Network World - Cisco today announced plans to acquire IronPort Systems for $830 million, with both companies saying that once the deal is closed, which is expected by April, integration of IronPort’s core technologies into Cisco’s Self-Defending Network framework would begin.

Jeff Platon, vice president of security solutions at Cisco said the goal is to integrate content security and network security, adding he couldn’t comment much further on what Cisco might do with IronPort’s core antispam and Web-filtering technologies beyond continuing to market existing IronPort appliances without disruptions.

However, Tom Gillis, vice president of marketing at IronPort, said Cisco and IronPort are discussing how to weave their technologies together in the future.

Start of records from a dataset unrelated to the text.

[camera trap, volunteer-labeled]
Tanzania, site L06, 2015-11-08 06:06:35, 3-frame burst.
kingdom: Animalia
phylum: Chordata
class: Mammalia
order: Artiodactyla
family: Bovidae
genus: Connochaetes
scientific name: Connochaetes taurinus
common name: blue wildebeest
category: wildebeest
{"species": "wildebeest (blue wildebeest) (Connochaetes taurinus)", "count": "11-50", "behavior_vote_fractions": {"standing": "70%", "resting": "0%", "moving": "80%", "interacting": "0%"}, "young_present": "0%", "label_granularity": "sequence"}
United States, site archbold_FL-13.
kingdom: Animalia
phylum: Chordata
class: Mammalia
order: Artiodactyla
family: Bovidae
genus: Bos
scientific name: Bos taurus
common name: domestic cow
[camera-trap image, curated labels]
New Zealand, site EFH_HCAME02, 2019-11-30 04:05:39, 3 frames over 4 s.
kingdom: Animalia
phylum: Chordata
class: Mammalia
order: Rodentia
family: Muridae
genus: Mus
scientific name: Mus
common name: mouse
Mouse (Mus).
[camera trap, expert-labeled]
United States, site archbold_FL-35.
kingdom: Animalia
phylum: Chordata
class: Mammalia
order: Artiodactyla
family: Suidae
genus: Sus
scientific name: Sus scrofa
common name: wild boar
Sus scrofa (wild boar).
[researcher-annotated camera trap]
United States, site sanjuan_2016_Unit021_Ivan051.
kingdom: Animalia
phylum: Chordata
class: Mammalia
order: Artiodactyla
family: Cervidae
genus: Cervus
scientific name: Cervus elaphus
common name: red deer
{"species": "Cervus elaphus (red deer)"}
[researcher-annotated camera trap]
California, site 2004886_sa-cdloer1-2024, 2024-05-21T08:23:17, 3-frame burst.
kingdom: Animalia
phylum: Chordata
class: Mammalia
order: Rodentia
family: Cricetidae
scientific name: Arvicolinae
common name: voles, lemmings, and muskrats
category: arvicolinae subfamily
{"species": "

“For instance, Cisco intrusion-prevention systems could be put into the IronPort Web security appliance,” said Gillis. “And the IronPort ‘reputation filtering’ for e-mail, which throttles or blocks spam at the connection layer, could be useful in Cisco switches.”

Gillis said it's likely that IronPort’s 408 employees, with the exception of the chief financial officer, will join Cisco under an arrangement where IronPort’s existing salesforce will operate as an independent business unit. He noted there had been plans to take the company public, but those were shelved once the agreement to be acquired by Cisco was reached.

IronPort Systems was founded in 2000 by CEO Scott Weiss and Scot Banister, vice president of corporate strategy.

Platon confirmed Cisco intends to retain “virtually every member of the IronPort team” and will operate IronPort as a stand-alone business.